We’re then harvesting that. We’re running through a simple process of heating and cooling the pressure. There are folks out there that want you to think there’s a boogeyman in there. There’s something dangerous not. What there is really good stuff for the earth and really good stuff for your body. We’ll get the consumer understand this someday.
Peter Saleh: Thank you. for that. And then, Lubi, just a question on that long-term kind of target ultimately getting back to 30% on gross margin. Can you just help us a little bit what’s embedded in that? I assume you need a more meaningful improvement in industry trends. Just curious, if industry trends stay at kind of low to mid-single digit type growth, can you still get to that number or just help us get to that on a longer-term basis? Thanks.
Lubi Kutua: Yeah. It’s a really good question. Look, I think certainly, if industry trends improved, right, we would welcome that, and that would be hugely beneficial. But I think one of the reasons why we are focusing on increasing our presence, like I mentioned a little while ago in parts of the store where we have under indexed is, we think there’s actually an opportunity to grow our business, right, even in this environment, simply by gaining some market share because we — at our core, we’re an innovation company, we believe our products are second to none, and we believe we have a right to win in some of these areas, even if we have not played in certain segments of the category in a much more meaningful way historically.
And so I think there’s an opportunity to — for us to continue to grow our top line by capturing incremental market share, but I think your general comment is correct in that for us to get to the desired outcomes on EBITDA positive and eventually position our business to be self-sustaining and ultimately cash flow positive, right? We do need to either maintain or accelerate some of the recent positive momentum we’ve seen in terms of top line growth, we need to expand gross margin, and then we need to drive some additional savings in operating expenses. So I think we’ve talked a little bit about the sales and gross margin. On the operating expense side, obviously, we’ve taken some measures, a difficult measure for sure with this reduction in force that we announced, and then also shutting down or suspending our operations in China.
But there’s other incremental opportunities that we’re looking at as well to reduce our operating expenses, including — I think we’ve discussed this before on previous calls, that our facility — our headquarters facility here in El Segundo, there is some excess space that we may look to sublease. If you looked at 2024 and certainly prior to that, quite a bit of dollars were invested in commercialization activities, right? And particularly, some work that we were doing with large QSR customers, I think we’d expect that level of activity, at least in the near term to be a little bit lower. So we won’t be investing quite as much in commercialization. And then there are some non-recurring fees like consulting fees, as an example, which we would expect to be lower on a go-forward basis.
And then, of course, we’re just tightening our belts across the board and making sure that we’re running very tight budgets. So combining all those things together and hopefully being able to drive the top line growth, expand the gross margins and drive incremental savings in operating expenses, we think is going to get us to where we need to be.

TASK DETAILS:
Continue the earnings call transcript about gross margin and operating expenses, starting after its final sentence.

DATASET EXTRACT:
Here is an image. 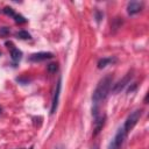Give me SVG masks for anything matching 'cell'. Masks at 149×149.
Here are the masks:
<instances>
[{
	"instance_id": "cell-1",
	"label": "cell",
	"mask_w": 149,
	"mask_h": 149,
	"mask_svg": "<svg viewBox=\"0 0 149 149\" xmlns=\"http://www.w3.org/2000/svg\"><path fill=\"white\" fill-rule=\"evenodd\" d=\"M112 84H113V76L111 74H107L102 79L99 80L92 94V115L93 116L101 113L100 112L101 102L108 97L111 88H112Z\"/></svg>"
},
{
	"instance_id": "cell-2",
	"label": "cell",
	"mask_w": 149,
	"mask_h": 149,
	"mask_svg": "<svg viewBox=\"0 0 149 149\" xmlns=\"http://www.w3.org/2000/svg\"><path fill=\"white\" fill-rule=\"evenodd\" d=\"M142 109L141 108H137V109H134L133 112H130V114L127 116V119L125 120V123L122 126L123 130L126 132V134L128 135V133L135 127V125L139 122V120L141 119L142 116Z\"/></svg>"
},
{
	"instance_id": "cell-3",
	"label": "cell",
	"mask_w": 149,
	"mask_h": 149,
	"mask_svg": "<svg viewBox=\"0 0 149 149\" xmlns=\"http://www.w3.org/2000/svg\"><path fill=\"white\" fill-rule=\"evenodd\" d=\"M127 134L126 132L123 130L122 127H120L118 129V132L115 133L114 137L112 139V141L109 142V146H108V149H121L123 142H125V139H126Z\"/></svg>"
},
{
	"instance_id": "cell-4",
	"label": "cell",
	"mask_w": 149,
	"mask_h": 149,
	"mask_svg": "<svg viewBox=\"0 0 149 149\" xmlns=\"http://www.w3.org/2000/svg\"><path fill=\"white\" fill-rule=\"evenodd\" d=\"M133 76H134V72H133V70H130V71H128L123 77H122V79H120L116 84H114L113 86H112V92L113 93H120L127 85H129L130 84V80H132V78H133Z\"/></svg>"
},
{
	"instance_id": "cell-5",
	"label": "cell",
	"mask_w": 149,
	"mask_h": 149,
	"mask_svg": "<svg viewBox=\"0 0 149 149\" xmlns=\"http://www.w3.org/2000/svg\"><path fill=\"white\" fill-rule=\"evenodd\" d=\"M61 87H62V78L59 77L56 86H55V91H54V97H52V101H51V108H50V114H54L58 107V101H59V94H61Z\"/></svg>"
},
{
	"instance_id": "cell-6",
	"label": "cell",
	"mask_w": 149,
	"mask_h": 149,
	"mask_svg": "<svg viewBox=\"0 0 149 149\" xmlns=\"http://www.w3.org/2000/svg\"><path fill=\"white\" fill-rule=\"evenodd\" d=\"M2 12H3L6 15H8V16L13 17V19H14V21H15L16 23H19V24H22V23H26V22H27V19H26L23 15H21V14H19V13H16L12 7H8V6L3 7Z\"/></svg>"
},
{
	"instance_id": "cell-7",
	"label": "cell",
	"mask_w": 149,
	"mask_h": 149,
	"mask_svg": "<svg viewBox=\"0 0 149 149\" xmlns=\"http://www.w3.org/2000/svg\"><path fill=\"white\" fill-rule=\"evenodd\" d=\"M94 118V128H93V136H97L100 130L102 129L104 125H105V121H106V115L104 113H99L98 115L93 116Z\"/></svg>"
},
{
	"instance_id": "cell-8",
	"label": "cell",
	"mask_w": 149,
	"mask_h": 149,
	"mask_svg": "<svg viewBox=\"0 0 149 149\" xmlns=\"http://www.w3.org/2000/svg\"><path fill=\"white\" fill-rule=\"evenodd\" d=\"M54 57L52 52H48V51H41V52H35L31 54L29 56V61L30 62H42V61H47Z\"/></svg>"
},
{
	"instance_id": "cell-9",
	"label": "cell",
	"mask_w": 149,
	"mask_h": 149,
	"mask_svg": "<svg viewBox=\"0 0 149 149\" xmlns=\"http://www.w3.org/2000/svg\"><path fill=\"white\" fill-rule=\"evenodd\" d=\"M143 9V2L142 1H130L127 5V13L129 15H135L140 13Z\"/></svg>"
},
{
	"instance_id": "cell-10",
	"label": "cell",
	"mask_w": 149,
	"mask_h": 149,
	"mask_svg": "<svg viewBox=\"0 0 149 149\" xmlns=\"http://www.w3.org/2000/svg\"><path fill=\"white\" fill-rule=\"evenodd\" d=\"M6 45L8 47L9 51H10V57H12L13 62H15V63L20 62V59L22 58V51L19 50L17 48H15V45L12 42H6Z\"/></svg>"
},
{
	"instance_id": "cell-11",
	"label": "cell",
	"mask_w": 149,
	"mask_h": 149,
	"mask_svg": "<svg viewBox=\"0 0 149 149\" xmlns=\"http://www.w3.org/2000/svg\"><path fill=\"white\" fill-rule=\"evenodd\" d=\"M115 62H116V58H115V57H102V58H100L99 62H98V69H104V68H106L107 65L113 64V63H115Z\"/></svg>"
},
{
	"instance_id": "cell-12",
	"label": "cell",
	"mask_w": 149,
	"mask_h": 149,
	"mask_svg": "<svg viewBox=\"0 0 149 149\" xmlns=\"http://www.w3.org/2000/svg\"><path fill=\"white\" fill-rule=\"evenodd\" d=\"M16 37L20 38V40H30L31 35L27 30H20V31L16 33Z\"/></svg>"
},
{
	"instance_id": "cell-13",
	"label": "cell",
	"mask_w": 149,
	"mask_h": 149,
	"mask_svg": "<svg viewBox=\"0 0 149 149\" xmlns=\"http://www.w3.org/2000/svg\"><path fill=\"white\" fill-rule=\"evenodd\" d=\"M47 70H48V72H50V73H55V72L58 70V64H57V63H50V64L47 66Z\"/></svg>"
},
{
	"instance_id": "cell-14",
	"label": "cell",
	"mask_w": 149,
	"mask_h": 149,
	"mask_svg": "<svg viewBox=\"0 0 149 149\" xmlns=\"http://www.w3.org/2000/svg\"><path fill=\"white\" fill-rule=\"evenodd\" d=\"M9 33H10V30L8 27H1L0 28V37H6L9 35Z\"/></svg>"
},
{
	"instance_id": "cell-15",
	"label": "cell",
	"mask_w": 149,
	"mask_h": 149,
	"mask_svg": "<svg viewBox=\"0 0 149 149\" xmlns=\"http://www.w3.org/2000/svg\"><path fill=\"white\" fill-rule=\"evenodd\" d=\"M102 16H104V14L101 13V12H99V10H95V19H97V21L99 22L101 19H102Z\"/></svg>"
},
{
	"instance_id": "cell-16",
	"label": "cell",
	"mask_w": 149,
	"mask_h": 149,
	"mask_svg": "<svg viewBox=\"0 0 149 149\" xmlns=\"http://www.w3.org/2000/svg\"><path fill=\"white\" fill-rule=\"evenodd\" d=\"M92 149H99V147H98V144H95V146H94V147H93Z\"/></svg>"
},
{
	"instance_id": "cell-17",
	"label": "cell",
	"mask_w": 149,
	"mask_h": 149,
	"mask_svg": "<svg viewBox=\"0 0 149 149\" xmlns=\"http://www.w3.org/2000/svg\"><path fill=\"white\" fill-rule=\"evenodd\" d=\"M1 112H2V108H1V107H0V114H1Z\"/></svg>"
},
{
	"instance_id": "cell-18",
	"label": "cell",
	"mask_w": 149,
	"mask_h": 149,
	"mask_svg": "<svg viewBox=\"0 0 149 149\" xmlns=\"http://www.w3.org/2000/svg\"><path fill=\"white\" fill-rule=\"evenodd\" d=\"M29 149H33V148H29Z\"/></svg>"
}]
</instances>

RESPONSE:
Ethan Brown: And just to add to that, very thorough answer. If you look at the goal we set to become EBITDA positive by the end of ’26, and that we’re not suggesting any kind of outsized growth. This really is going to come from just continuing to trim the P&L and continue to reduce operating expense in a way that’s responsible. And that’s, I think, what you’ll see over ’25 and ’26 to get us there, just becoming more and more efficient. The other comment just on, does the category need to grow for us to grow at a healthy clip and that will be the answer was spot on. If you go in the supermarket today, it’s a category and transition, it’s — you’ve got certain products in certain places. And it’s often actually hard to find some of our key products, right, because there’s so much change going on in the supermarket between fresh and frozen and things of that nature.
And so our goal, right, is to go back to large brand blocks, and I’m increasingly agnostic about where they’re in fresh or frozen. But what I do want to see is the consumer be able to easily identify in the store where they can buy our products and we are working with retailers. And when you see a retailer, I’ll take Myer as an example, where they do a really nice job of displaying the products all in the same place, it’s a clear brand block. You tend to see pretty good momentum there, right? And so that’s one of the tools we have toolkit here to continue to drive growth, even if the category doesn’t respond and grow along with us, we also, as Lubi, I mean, our products are second and not in my view. We’ve got a terrific innovation team. We continue to make them cleaner, simpler and we can go after some of that low-hanging fruit and intend to.
It’s not my dream to do that necessarily. We have a much bigger goal in view, but for right now in terms of just stabilizing, hitting this EBITDA positive goal, there’s some revenue we can go get through just taking our brand, our approach into a category that has a ton of innovation recently.
Peter Saleh: Thank you very much.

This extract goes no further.